Only human beings will settle in to apathy and allow themselves to be tossed about by the environment about them. A sick inertia that rots the very soul of a man. “Failure to plan is planning to fail” (Ben Franklin) But if you set out to fail and do so, have you really succeeded? Or have you merely failed yourself to the utmost? Have you failed your destiny and potential by knowingly, willingly choosing to not succeed?
How sad is the man who merely exists? “Every man dies. Not every man really lives.” (William Wallace) What is this “living” of which the author speaks? Where is this "marrow" we are to "suck out of life?" (Walt Whitman) All I taste is the bitter gall of regret and despair.
We must never allow ourselves to become too comfortable with our station. We are to find “joy” in everything true, but not necessarily peace. We should strive for better. We must constantly expect better of ourselves.
For what purpose were you born? Was it to serve God? If so, how well are you serving if you are living an apathetic, lazy, complacent existence? How much greater does He expect your life to be? Is this the “full” life of which our savior spoke? (John 10:10) He died for us, are we living for Him?

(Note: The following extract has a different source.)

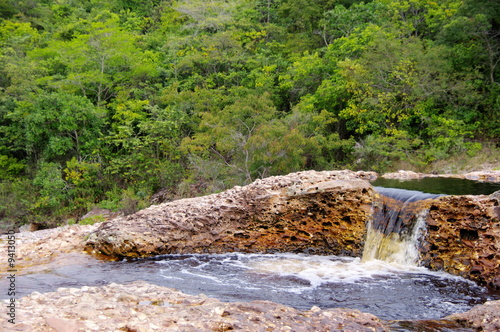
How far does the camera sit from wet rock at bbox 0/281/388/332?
3.90m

Where do we find our motivation? How do we begin to care? where is the care? They say we should “find our passions” but what do I do it I just don’t give a damn?
Long ago, I turned off the caring. I simply decided to “let it slide.” It was a survival tactic. I hid from it all and merely hoped to not be noticed. I wished to be invisible to hide from my own weaknesses and get away with doing as little as possible.

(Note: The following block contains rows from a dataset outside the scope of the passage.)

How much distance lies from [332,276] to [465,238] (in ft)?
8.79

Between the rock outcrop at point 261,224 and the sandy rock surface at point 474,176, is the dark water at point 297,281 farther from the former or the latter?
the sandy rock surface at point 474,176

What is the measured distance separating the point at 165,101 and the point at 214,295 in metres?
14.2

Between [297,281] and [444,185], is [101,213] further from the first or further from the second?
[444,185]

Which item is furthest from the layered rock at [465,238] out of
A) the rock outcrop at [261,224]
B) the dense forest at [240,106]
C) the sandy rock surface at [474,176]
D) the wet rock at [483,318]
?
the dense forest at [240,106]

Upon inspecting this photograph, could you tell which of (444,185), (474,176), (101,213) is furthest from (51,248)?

What is the price for that apathy. Will my folly catch up with me and be visited on my generations.
I am further away from God than I want, but it was I who moved. I may not have intentionally moved myself, but in my aimless drifting, I traveled far from His purpose for me. I know He is there. I know He can be located. Can I turn on the GPS and follow “God’s Positioning System” to find my way “home?” Like the prodigal son, I wrestle with the decision to return home to my Father to merely eat His scraps. Scraps are certainly more than I deserve for my arrogance and apathy.
I know I have talents. I may not know what they are any more or how to use them to His purpose, but I do know I have talents still. Who am I? What am I here for? Where am I supposed to be? How do I get there? Who is in place to help bring me along? Where do I go from here.
Like so many philosophers before me, I ask the questions, but I am not sure I really want answers. Not because I don’t want to know. I just like the process of asking the questions. I like the searching. I may not like the answers I receive. If I find the answers, then what? will there be more questions to pose?